Possible side effects are listed below in descending frequency of occurrence: very frequently (≥1/10), frequently (≥1/100, <1/10), infrequently (≥1/1000, <1/100), rarely (≥1/10000, <1/1000), very rarely (<1/10000), including individual reports.

Gastrointestinal disorders
Infrequent: dry oral mucosa, diarrhea, dyspepsia, gastritis, abdominal pain, upper abdominal pain, stomach discomfort, nausea.

Skin and subcutaneous tissue disorders
Infrequent: skin itching.

Nervous system disorders
Often: drowsiness, headache;
Infrequently: dizziness.

Psychiatric disorders
Infrequent: anxiety, insomnia.

Metabolic disorders
Infrequent: increase in appetite, weight gain.

Hearing and labyrinth disorders
Infrequent: tinnitus, vertigo.

Respiratory system, thorax and mediastinum disorders
Infrequent: shortness of breath, dry nasal mucosa, nasal discomfort.

Cardiovascular system disorders
Infrequent: right bundle branch block, sinus arrhythmia, prolongation of QT interval in electrocardiogram, other electrocardiogram changes.
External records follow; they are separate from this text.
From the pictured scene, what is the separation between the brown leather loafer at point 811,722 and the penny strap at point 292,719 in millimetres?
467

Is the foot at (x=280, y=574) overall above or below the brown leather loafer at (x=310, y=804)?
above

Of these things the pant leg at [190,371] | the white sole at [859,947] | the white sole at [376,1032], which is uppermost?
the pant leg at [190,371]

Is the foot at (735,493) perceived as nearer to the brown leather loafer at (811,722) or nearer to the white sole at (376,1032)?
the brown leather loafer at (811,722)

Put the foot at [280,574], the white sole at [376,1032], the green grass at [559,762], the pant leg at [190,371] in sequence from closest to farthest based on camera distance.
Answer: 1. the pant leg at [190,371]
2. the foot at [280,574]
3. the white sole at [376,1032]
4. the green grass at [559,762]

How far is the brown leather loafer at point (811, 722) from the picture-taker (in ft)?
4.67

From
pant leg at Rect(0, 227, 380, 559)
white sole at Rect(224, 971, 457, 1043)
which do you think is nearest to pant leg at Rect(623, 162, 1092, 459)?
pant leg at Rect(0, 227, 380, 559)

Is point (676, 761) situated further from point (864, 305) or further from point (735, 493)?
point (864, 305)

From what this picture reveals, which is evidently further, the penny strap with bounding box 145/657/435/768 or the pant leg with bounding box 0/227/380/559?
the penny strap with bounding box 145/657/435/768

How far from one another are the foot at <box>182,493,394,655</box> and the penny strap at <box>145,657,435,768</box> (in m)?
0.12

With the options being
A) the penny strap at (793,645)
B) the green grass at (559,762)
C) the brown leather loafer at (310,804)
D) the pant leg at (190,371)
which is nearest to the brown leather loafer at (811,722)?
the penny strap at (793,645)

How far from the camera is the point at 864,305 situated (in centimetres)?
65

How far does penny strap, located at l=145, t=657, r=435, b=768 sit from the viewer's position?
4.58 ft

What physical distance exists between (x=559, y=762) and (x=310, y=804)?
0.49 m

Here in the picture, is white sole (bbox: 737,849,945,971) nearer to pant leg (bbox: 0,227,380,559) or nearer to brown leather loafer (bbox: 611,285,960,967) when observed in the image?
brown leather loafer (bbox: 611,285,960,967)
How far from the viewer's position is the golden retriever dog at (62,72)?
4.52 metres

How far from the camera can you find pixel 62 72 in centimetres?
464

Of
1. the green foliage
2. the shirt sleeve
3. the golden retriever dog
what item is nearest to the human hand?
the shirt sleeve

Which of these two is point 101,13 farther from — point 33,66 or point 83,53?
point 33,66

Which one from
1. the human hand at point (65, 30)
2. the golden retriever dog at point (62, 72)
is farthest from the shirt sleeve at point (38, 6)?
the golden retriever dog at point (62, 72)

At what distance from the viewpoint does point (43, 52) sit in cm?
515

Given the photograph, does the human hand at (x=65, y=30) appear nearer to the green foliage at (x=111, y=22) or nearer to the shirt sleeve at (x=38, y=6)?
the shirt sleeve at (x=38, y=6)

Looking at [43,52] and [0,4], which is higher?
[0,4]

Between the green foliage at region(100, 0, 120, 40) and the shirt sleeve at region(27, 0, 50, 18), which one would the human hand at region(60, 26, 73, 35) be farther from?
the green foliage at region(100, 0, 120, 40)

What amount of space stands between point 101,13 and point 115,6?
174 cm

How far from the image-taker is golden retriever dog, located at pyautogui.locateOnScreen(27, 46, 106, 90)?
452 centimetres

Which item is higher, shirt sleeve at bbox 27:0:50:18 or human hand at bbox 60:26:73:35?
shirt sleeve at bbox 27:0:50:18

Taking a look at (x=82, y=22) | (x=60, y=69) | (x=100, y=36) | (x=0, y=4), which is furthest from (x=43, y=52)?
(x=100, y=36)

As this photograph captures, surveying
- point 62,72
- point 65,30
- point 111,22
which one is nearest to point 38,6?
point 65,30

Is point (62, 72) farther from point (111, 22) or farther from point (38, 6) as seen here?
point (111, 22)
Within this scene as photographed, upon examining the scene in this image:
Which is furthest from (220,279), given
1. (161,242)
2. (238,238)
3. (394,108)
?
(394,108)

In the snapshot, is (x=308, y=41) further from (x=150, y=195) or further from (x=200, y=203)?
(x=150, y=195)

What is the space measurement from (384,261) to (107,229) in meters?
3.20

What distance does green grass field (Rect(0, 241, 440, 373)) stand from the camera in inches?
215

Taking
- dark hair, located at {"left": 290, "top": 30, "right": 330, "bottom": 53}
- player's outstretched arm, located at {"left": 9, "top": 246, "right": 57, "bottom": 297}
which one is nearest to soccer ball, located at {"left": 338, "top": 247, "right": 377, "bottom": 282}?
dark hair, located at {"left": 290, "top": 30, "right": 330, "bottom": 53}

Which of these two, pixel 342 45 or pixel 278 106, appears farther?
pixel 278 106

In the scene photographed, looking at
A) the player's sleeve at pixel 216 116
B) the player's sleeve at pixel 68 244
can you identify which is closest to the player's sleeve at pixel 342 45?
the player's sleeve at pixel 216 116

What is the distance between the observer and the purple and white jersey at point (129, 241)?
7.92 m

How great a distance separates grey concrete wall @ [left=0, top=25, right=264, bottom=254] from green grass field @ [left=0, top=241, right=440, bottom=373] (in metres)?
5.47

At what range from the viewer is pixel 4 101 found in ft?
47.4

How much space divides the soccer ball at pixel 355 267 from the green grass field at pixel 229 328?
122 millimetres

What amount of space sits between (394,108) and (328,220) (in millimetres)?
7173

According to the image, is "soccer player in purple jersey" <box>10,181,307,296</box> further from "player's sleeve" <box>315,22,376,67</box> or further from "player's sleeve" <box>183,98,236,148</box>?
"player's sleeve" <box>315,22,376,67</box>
Infectious and parasitic diseases
Infrequent: herpetic lesions of the oral cavity.
Other:
Infrequent: thirst, increased fatigue, asthenia, fever, increased concentration of triglycerides in plasma, increased concentration of creatinine in plasma, increased activity of “liver” enzymes (aspartate aminotransferase, alanine aminotransferase, gamma-glutamyltransferase).

Overdose

Symptoms:when using bilastin at a dose 10-11 times higher than the recommended dose, side effects occurred twice as often as when using placebo. The most frequent symptoms were dizziness, headache, and nausea. There were no serious side effects, including significant prolongation of the QT interval.

treatment:symptomatic and supportive therapy. There is no specific antidote.